What criticism there has been centres on the suggestion that Silberman has perpetuated a glossy, engaging stereotype and painted an over-optimistic picture. I will declare an interest: I am diagnosed with Asperger’s syndrome and I spend most of my time teaching teenagers on the same point of the spectrum. For me, observing the subtlest motion in these children is invaluable and Silberman does the same, relaying the minutiae of conversations and journeys with autistic children.

Reaction to this perspective from within the autism community has not been wholly favourable. Silberman does what many people with an interest in autism do: he touches upon the qualities we lack before capturing in essence those that we have in plenty. But he gives too little space to the experiences of non-verbal and profoundly learning disabled autistics. He completely neglects the impact of epilepsy, so highly correlated with autism and so much in our own news recently.

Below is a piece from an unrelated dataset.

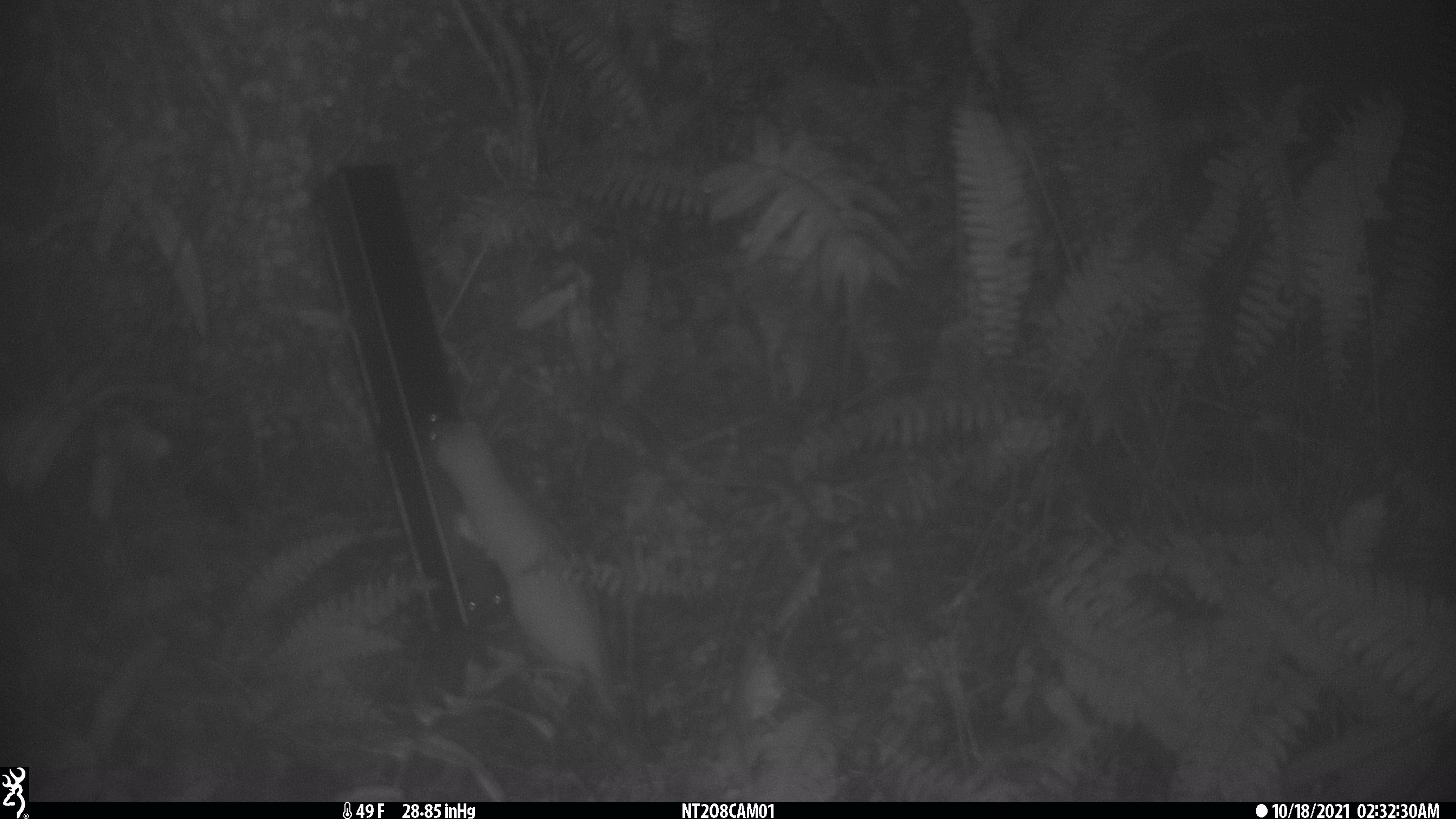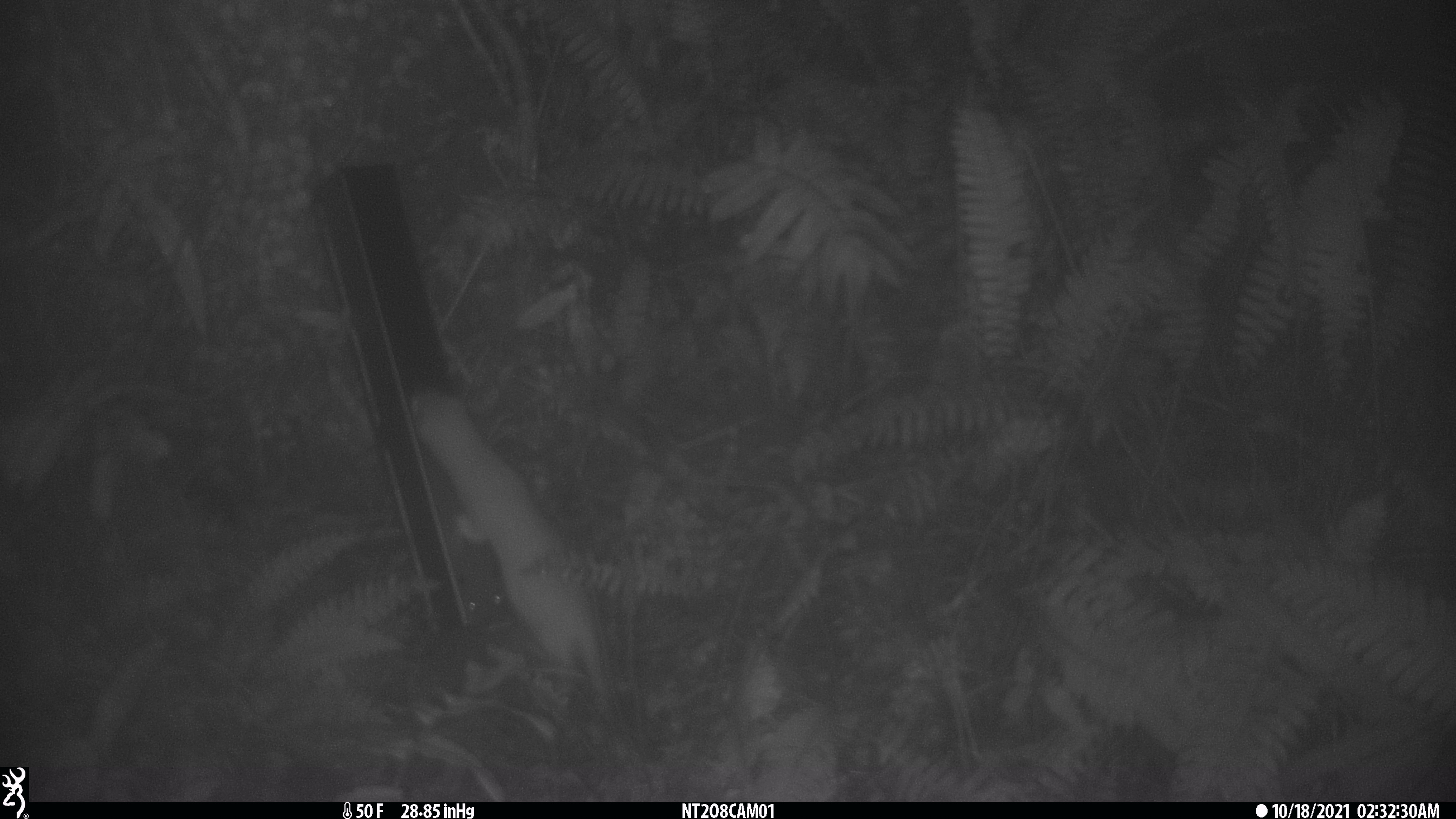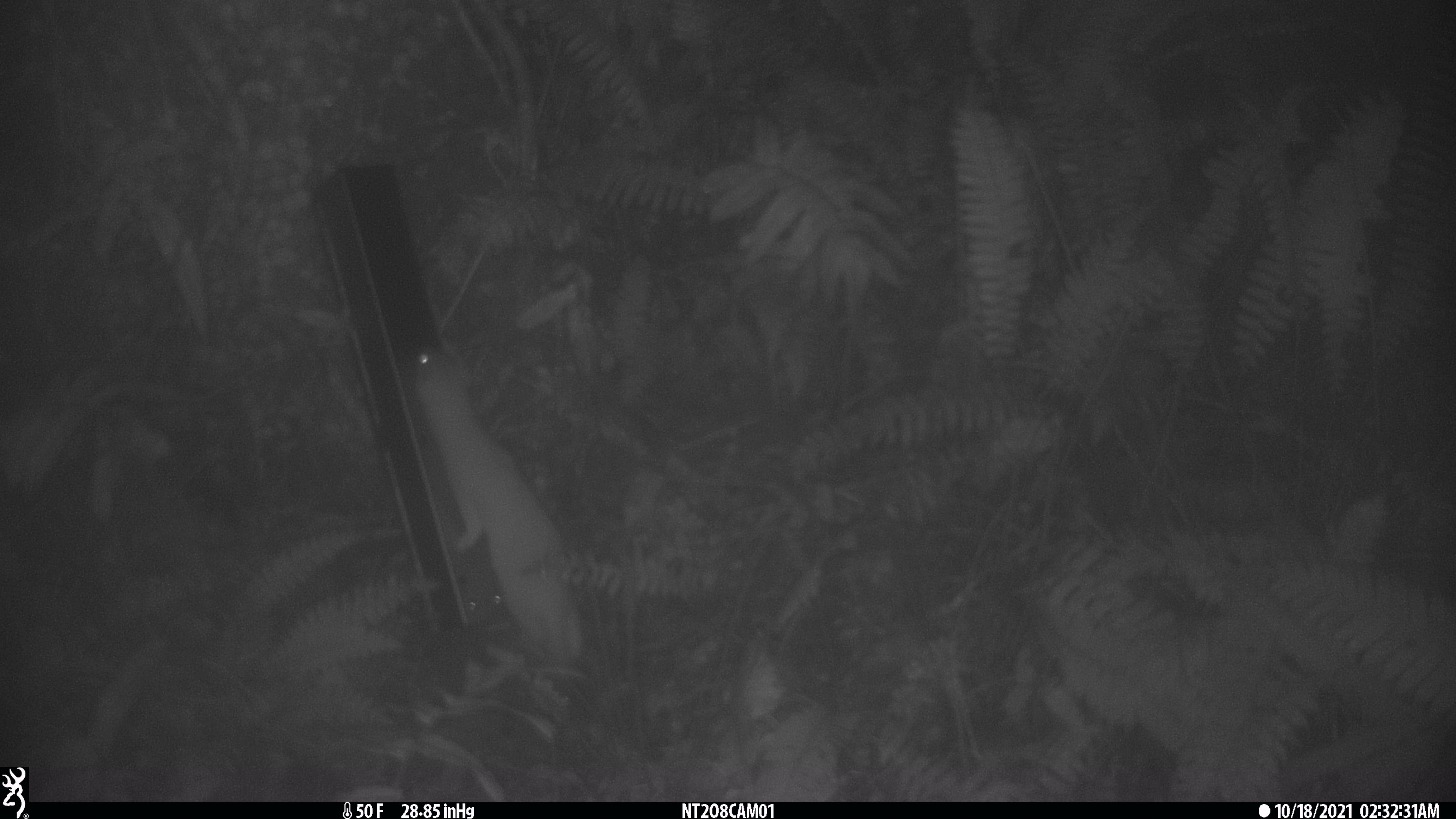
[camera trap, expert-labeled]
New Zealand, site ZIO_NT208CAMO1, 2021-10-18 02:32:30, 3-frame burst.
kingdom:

Equally frustrating is the dearth of alternative perspectives: he strenuously exposes those who pathologised autism even until the 1990s, but he offers only neurology and, in his final chapter, a compensatory approach to education and employment, as means to reshape the experience of autism. But that’s not the whole story. Silberman could have re-examined social dimensions of autism through Foucault’s concept of “medical gaze” (in The Birth of The Clinic), Marita Sturken and Lisa Cartwright’s exposition of gaze in Practices of Looking or the substantive work of our own Katherine Runswick-Cole and Damian Milton.

Ultimately this is a book about neuroscience and many have drawn from that particular well. If I am grudging in my admiration of its detail, its energy, its sense of the historic moment, that’s because what I hoped for was a book about “us” and this feels very much, still, like a book about “them”. It reports forensically the way in which society stitched its clinical form upon this muumuu we call “autism”; and if that’s what you want, it’s absorbing.

Mr Angliss has donated his fee for this review to Action For Asperger’s, in Corby.